# Reading passage
Investment Strategies / Mechanical Investing❤
No. of Recommendations: 4
We blew up a drug boat. Our military is going to be chasing around Latin American cartel now it seems.
https://www.cnn.com/2025/09/02/politics/us-militar... The US president said 11 people were killed in the strike in “international waters.” Secretary of State Marco Rubio described the “lethal strike” as taking place in the “southern Caribbean” against “a drug vessel which had departed from Venezuela.”
The use of military force against Latin American drug cartels represents a significant escalation by the Trump administration and could have serious implications for the region.
Me: Distraction #07951. I think Latin America has had enough of our military.
No. of Recommendations: 3
Me: Distraction #07951
Yeah. Why bother stopping drugs coming in? That’s Tom Clancy-wannabe stuff.
No. of Recommendations: 1
We blew up a drug boat.
I am totally okay with this. We have been in and out of the business of assisting our southern neighbors with drug enforcement for decades now.
If this is done without coordination with the locals, it would be very bad.
Hopefully Trump has done a better job communicating with the leaders of those countries than he has with our local governors and mayors:-(
Alan
No. of Recommendations: 6
We blew up a drug boat. Our military is going to be chasing around Latin American cartel now it seems.
A while back, I posted about the naval units deploying off the Venezuelan coast, Trump fawning over a Venezuelan opposition leader during the SOTU, the rhetoric about Maduro being a "drug lord", and that "drug lord" line was used to excuse the invasion of Panama, and asked if anyone else was long oil, on another board. No-one cared. Facts are facts. Reagan lost over 200 Marines covering Israel's flank in Lebanon, and invaded Grenada. Bush 41 invaded Panama. Bush 43 invaded Afghanistan and Iraq. Seems if you are in the GOP, and want to be a big shot, you knock over some little third world country. Besides, anyone listening to the "energy dominance" rhetoric over the past year, would realize how interested the regime is in enriching the fossil fuels industry. It isn't just about cancelling funding for solar and wind projects. Taking other country's oil production off line, like Venezuela's or Iran's, would boost prices and enrich the US oil producers.
Steve
No. of Recommendations: 3
Taking other country's oil production off line, like Venezuela's or Iran's, would boost prices and enrich the US oil producers.
I think we would return the oil to Exxon for Venezuela. Nearly all of the socialist regimes have deteriorated into dictatorships and authoritarianism, Chavez was no different. We made banana republics and interfered at will - we were in Nicaragua for 20+ years - it was during our gunboat diplomacy period with the Monroe Doctrine - cold war. We supported Panama breaking off from Venezuela to get the Panama Canal going.
Chile -
No. of Recommendations: 1
I think we would return the oil to Exxon for Venezuela. Nearly all of the socialist regimes have deteriorated into dictatorships and authoritarianism, Chavez was no different. We made banana republics and interfered at will - we were in Nicaragua for 20+ years - it was during our gunboat diplomacy period with the Monroe Doctrine - cold war. We supported Panama breaking off from Venezuela to get the Panama Canal going.
Chile -
***
At least we weren't so isolationist back then.
Countries want and need the USA guiding them along.

# Raw data
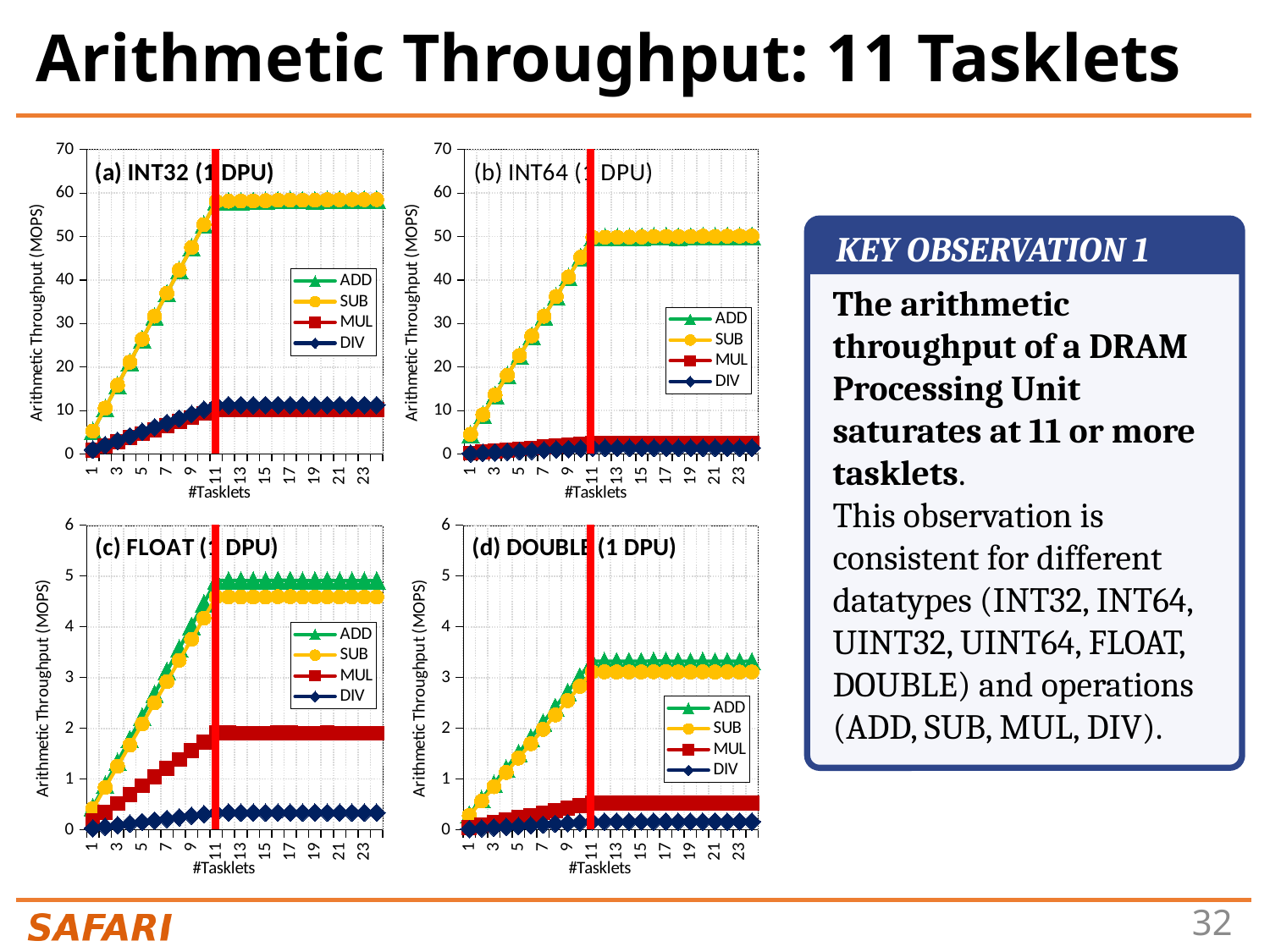
At what number of tasklets is the red vertical line drawn in each chart? 11 What kind of chart is chart (a) INT32 (1 DPU)? line chart In chart (b) INT64 (1 DPU), is the DIV value at 23 tasklets greater or less than 10? less In chart (d) DOUBLE (1 DPU), is the ADD value at 23 tasklets greater or less than 3? greater In chart (a) INT32 (1 DPU), is the ADD value at 23 tasklets greater or less than 50? greater How many series does the legend of chart (b) INT64 (1 DPU) list? 4 How many charts are shown on the slide? 4 In chart (c) FLOAT (1 DPU), which is larger at 23 tasklets, MUL or DIV? MUL In chart (c) FLOAT (1 DPU), which series has the lowest throughput at 23 tasklets? DIV In chart (a) INT32 (1 DPU), does the ADD throughput rise or fall as the number of tasklets increases from 1 to 11? rise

# Problem details
In the forum thread, copy out word for word the passage that begins at the words "Me: Distraction #07951." and stops after "Tom Clancy-wannabe stuff.".

# Answer section
Me: Distraction #07951. I think Latin America has had enough of our military.
No. of Recommendations: 3
Me: Distraction #07951
Yeah. Why bother stopping drugs coming in? That’s Tom Clancy-wannabe stuff.